Fast forward to 2025, scientists have, at last, figured out the true identity of this substance, as they documented in the Journal of the American Chemical Society. Discovered in the Paestum shrine of Southern Italy, the jars are believed to be 2,500 years old, each one filled with mysterious, orange-brown sticky residue that resembles a waxy substance. Only recently, researchers concluded that the substance is nothing other than “honey,” or what they called “a symbol of immortality.” Describing the taste of it to Live Science, lead author Luciana da Costa Carvalho said it tastes like “washed honeycomb but slightly more acidic."

Costa Carvalho, who is also a chemist at the University of Oxford, revealed in a video that this honey was once considered a superfood by the Greeks, likely serving as a worship ritual to the gods. Today, the honey might not be as fit to be served to the gods as it was then. But it is no less valuable either, especially when it comes to science. Recognizing these jugs and the honey scurrying inside them as prized vaults of biological intelligence, they examined them in detail using techniques like mass spectrometry and chromatography.

While mass spectrometry told them the composition of its molecules and compounds, chromatography provided them with a chemical fingerprint they could utilize to study ancient honey. The tests also revealed the presence of royal jelly, a milky protein secreted by honeybees, as well as peptides from the relative of a parasitic mite that feeds on honeybee larvae. Accompanying the bronze jars were also two amphorae surrounding an empty iron bed. The researchers suspected that the jars containing animal or vegetable fat had become contaminated by pollen and insect parts. But recently, when the jar was brought to the University of Oxford’s Ashmolean Museum for a 2019 exhibition, they decided to re-investigate its chemical makeup.
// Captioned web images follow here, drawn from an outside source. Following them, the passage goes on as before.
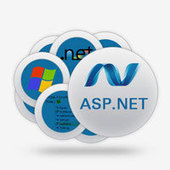 Reasons For Going With Asp Hosting Of My windows hosting | windows Hosting | Scoop.it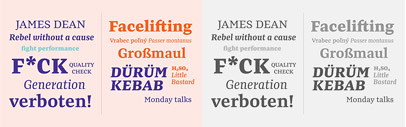 Preto Serif by DizajnDesign. Introductory offer 50% off till June 14th.
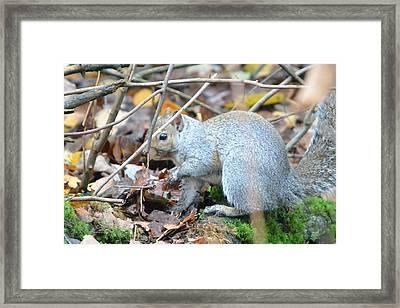Western Grey Squirrel  Framed Print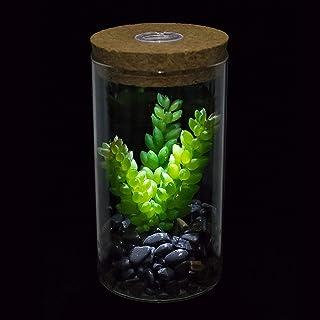 Plantas Suculentas Artificiales en Macetas,Aromaterapia Dise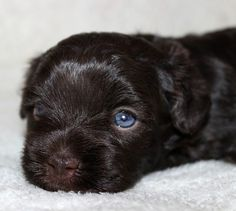 Are Havanese dogs hard to house train? | Havanese Dogs and Puppies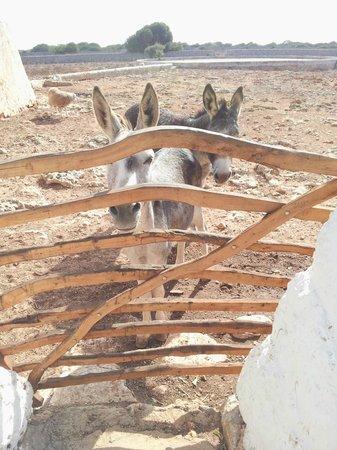 Matchani Gran: La masía tiene un par de burros y ovejas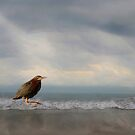 Green Heron on the Beach by Kathy Weaver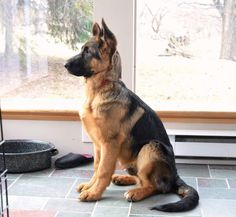 German Shepherd pup- I might need to adopt one if these...loving and protective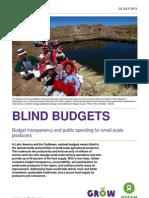 Blind Budgets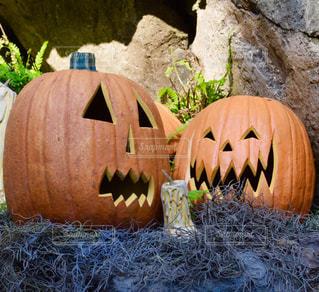 かぼちゃのランタンの写真・画像素材[2501301]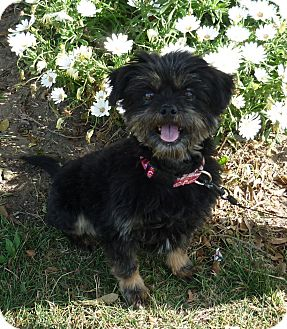 Shih Tzu/Schnauzer (Miniature) Mix Dog for adoption in El Cajon, California - CINDY (NY)
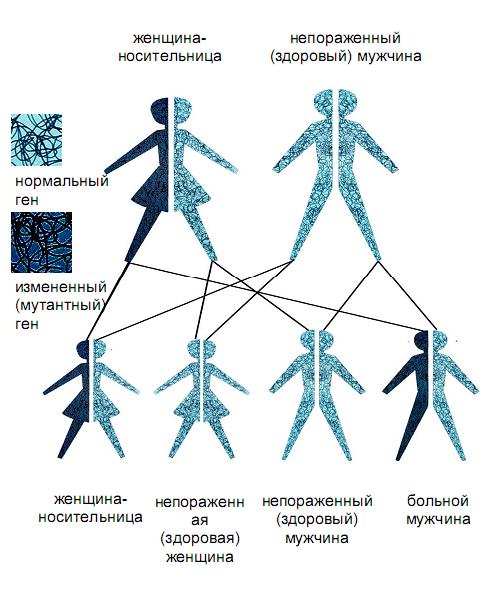 Гены мужчин и женщин.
“Our multianalytical approach detected lipids, saccharide decomposition products, hexose sugars, and major royal jelly proteins supporting the hypothesis that the jars once also contained honey/honeycombs,” they noted in the paper. Study co-author James McCullagh, a chemist at the University of Oxford, shared that the success of the study was attributed to their use of multiple analytical techniques, which allowed them to paint a comprehensive picture of both the honey and the jugs. “The research highlights the value of reinvestigating archeological residues in museums with advanced biomolecular techniques and offers a more specific method for detecting bee products in ancient contexts,” concluded the researchers.